───── Text block ─────
In what type of cervical cells does HPV cause cancer?

Your body is covered externally by skin. Your internal organs are covered by mucous membranes. The surface of the skin and the mucosa consists of the epithelium.

On the skin and the mucosa, there are two types of epithelium, the squamous and the glandular epithelium.

The squamous epithelium consists of squamous cells, which form layers (like stones in a stone wall). Their role is mainly protective.

The glandular epithelium is located in the skin’s glands (that secrete sweat or smegma) and the mucous glands (responsible for the production of mucus).

As we can see in the Figure, the uterine cervix is covered in its lower part by two types of epithelium. The part of the cervix that projects into the vagina is covered on its circumference by squamous epithelium, while the endocervical canal and the area around the outer cervical opening are covered by glandular epithelium. The glandular epithelium produces mucus (in larger quantities during ovulation), which the sperm swims in when moving upwards to find the egg.


During a woman’s reproductive years, a continuous transformation of the glandular epithelium into squamous epithelium is taking place. This process is called metaplasia and the transitional epithelium is called metaplastic epithelium.

The metaplastic epithelium is important because it is the breeding ground for HPV to multiply. The metaplasia process makes it easy for the virus to cause a malignant tumor (this applies only to high-risk HPV). The zone where metaplasia develops is called the transformation zone.

There are two types of cervical cancer, depending on the type of cell they originate from. Squamous cell cancer originates in the squamous epithelium. There is also glandular cell cancer, which originates in the glandular cells of the cervical epithelium. Squamous cell cancer is the most common one, and usually starts inside the metaplastic epithelium of the transformation zone.
───── Records supplied ─────
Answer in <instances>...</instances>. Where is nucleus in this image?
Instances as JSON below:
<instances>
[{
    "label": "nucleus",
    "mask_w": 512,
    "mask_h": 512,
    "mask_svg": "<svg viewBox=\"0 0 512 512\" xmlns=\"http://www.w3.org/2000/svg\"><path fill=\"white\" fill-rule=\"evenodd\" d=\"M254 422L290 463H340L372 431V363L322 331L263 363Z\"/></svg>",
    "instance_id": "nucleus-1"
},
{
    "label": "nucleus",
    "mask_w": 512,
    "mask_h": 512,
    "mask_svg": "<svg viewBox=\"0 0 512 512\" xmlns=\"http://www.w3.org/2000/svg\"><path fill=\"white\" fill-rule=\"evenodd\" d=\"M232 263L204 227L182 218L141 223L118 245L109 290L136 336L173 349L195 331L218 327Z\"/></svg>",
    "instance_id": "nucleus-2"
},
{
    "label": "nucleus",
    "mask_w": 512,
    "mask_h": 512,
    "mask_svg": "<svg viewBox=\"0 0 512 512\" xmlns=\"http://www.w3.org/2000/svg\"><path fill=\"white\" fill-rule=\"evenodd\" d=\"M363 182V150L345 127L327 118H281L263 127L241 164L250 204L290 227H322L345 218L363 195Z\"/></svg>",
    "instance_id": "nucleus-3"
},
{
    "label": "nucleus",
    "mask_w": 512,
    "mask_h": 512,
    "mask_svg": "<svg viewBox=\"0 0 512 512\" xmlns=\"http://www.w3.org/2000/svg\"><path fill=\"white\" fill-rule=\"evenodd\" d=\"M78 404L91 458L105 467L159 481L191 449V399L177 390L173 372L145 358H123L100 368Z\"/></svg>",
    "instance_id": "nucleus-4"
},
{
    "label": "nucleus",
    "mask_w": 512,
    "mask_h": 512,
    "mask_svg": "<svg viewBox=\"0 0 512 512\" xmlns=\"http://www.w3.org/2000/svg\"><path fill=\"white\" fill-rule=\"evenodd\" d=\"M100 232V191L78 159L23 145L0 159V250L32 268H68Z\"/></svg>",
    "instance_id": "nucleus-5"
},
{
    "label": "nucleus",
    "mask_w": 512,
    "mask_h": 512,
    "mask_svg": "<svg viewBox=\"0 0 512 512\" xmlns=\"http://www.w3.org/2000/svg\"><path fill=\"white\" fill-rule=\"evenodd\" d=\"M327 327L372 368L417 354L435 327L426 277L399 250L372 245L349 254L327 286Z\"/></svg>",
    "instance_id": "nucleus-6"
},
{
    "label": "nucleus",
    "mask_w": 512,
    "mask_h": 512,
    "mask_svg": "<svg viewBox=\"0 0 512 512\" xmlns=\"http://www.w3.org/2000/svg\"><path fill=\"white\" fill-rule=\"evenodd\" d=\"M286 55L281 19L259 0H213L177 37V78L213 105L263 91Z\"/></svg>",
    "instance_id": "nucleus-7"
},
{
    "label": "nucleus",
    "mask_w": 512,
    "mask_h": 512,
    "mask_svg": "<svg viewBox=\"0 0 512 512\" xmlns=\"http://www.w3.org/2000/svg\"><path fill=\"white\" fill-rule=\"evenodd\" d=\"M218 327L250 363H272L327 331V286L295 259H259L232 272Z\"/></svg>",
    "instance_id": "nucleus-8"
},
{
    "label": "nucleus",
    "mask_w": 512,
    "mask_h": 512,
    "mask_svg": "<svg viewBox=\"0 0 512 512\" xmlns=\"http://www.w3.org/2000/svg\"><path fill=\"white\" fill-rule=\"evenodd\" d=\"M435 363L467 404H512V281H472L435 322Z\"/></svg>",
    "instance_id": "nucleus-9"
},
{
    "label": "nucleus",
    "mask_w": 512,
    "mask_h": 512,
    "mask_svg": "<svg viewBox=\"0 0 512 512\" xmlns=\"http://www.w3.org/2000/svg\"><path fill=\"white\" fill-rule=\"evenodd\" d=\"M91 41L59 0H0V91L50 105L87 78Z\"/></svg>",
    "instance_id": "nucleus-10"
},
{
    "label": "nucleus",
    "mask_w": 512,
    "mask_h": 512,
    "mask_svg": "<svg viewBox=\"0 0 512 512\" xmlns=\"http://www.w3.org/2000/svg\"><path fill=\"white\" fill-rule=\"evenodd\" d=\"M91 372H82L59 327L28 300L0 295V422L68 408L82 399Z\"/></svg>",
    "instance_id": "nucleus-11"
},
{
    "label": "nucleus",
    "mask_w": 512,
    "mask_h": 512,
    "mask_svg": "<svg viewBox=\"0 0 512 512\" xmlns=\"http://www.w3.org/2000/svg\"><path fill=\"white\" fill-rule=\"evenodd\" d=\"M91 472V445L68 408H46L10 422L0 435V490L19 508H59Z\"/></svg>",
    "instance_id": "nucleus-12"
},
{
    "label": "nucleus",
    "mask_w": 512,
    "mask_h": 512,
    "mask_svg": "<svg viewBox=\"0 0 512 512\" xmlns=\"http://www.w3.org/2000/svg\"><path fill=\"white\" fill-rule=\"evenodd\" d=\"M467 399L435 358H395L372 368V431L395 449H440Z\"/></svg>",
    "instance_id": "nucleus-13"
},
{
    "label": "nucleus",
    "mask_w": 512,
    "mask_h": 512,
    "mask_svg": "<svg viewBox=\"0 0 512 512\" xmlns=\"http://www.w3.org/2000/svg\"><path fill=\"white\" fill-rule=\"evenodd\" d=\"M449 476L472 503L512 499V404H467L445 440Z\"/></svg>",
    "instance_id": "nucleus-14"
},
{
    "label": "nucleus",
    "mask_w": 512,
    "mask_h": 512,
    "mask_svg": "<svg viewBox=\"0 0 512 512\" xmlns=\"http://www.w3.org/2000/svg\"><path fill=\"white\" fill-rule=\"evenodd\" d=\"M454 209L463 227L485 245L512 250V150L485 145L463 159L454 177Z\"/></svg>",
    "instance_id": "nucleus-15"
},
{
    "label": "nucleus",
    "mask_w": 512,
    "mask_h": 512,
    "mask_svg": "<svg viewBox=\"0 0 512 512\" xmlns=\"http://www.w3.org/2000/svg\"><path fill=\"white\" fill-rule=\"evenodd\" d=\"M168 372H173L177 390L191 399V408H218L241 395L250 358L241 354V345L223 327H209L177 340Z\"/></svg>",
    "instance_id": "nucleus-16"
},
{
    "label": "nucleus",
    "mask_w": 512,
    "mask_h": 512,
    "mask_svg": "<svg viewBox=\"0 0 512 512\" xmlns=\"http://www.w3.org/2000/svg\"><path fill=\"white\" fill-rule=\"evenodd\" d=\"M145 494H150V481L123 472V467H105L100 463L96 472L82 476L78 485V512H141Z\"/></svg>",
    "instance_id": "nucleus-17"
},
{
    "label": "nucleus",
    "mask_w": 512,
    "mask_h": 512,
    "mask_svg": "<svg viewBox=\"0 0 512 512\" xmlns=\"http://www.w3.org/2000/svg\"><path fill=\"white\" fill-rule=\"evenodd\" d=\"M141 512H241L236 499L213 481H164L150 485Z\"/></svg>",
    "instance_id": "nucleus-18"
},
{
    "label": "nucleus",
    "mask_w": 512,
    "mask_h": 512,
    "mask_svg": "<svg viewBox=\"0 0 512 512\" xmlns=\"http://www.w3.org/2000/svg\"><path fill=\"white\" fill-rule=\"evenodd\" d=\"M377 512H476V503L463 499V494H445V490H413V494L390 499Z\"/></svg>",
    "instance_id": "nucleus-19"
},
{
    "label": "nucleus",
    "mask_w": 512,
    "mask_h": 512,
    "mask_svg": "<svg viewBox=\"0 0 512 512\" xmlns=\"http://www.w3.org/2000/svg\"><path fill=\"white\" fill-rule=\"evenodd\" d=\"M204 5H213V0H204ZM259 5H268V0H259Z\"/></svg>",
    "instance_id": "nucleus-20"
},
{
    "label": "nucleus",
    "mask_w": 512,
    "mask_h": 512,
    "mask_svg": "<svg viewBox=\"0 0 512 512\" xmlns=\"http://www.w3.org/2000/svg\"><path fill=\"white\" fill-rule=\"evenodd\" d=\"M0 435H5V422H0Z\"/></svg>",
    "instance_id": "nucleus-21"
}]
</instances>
─────
■ Requirement 1 ■
Reproduce the part of the text on cervical epithelium and HPV between "Your body is" and "is mainly protective.", inclusive.
■ Requirement 2 ■
Answer these questions from the text on cervical epithelium and HPV:
(a) What is the main role of the squamous epithelium?
(b) What is the continuous transformation of glandular epithelium into squamous epithelium called?
(c) Which type of cervical cancer is the most common?

■ Exercise response 1 ■
Your body is covered externally by skin. Your internal organs are covered by mucous membranes. The surface of the skin and the mucosa consists of the epithelium.

On the skin and the mucosa, there are two types of epithelium, the squamous and the glandular epithelium.

The squamous epithelium consists of squamous cells, which form layers (like stones in a stone wall). Their role is mainly protective.

■ Exercise response 2 ■
(a) Its role is mainly protective.
(b) It is called metaplasia.
(c) Squamous cell cancer.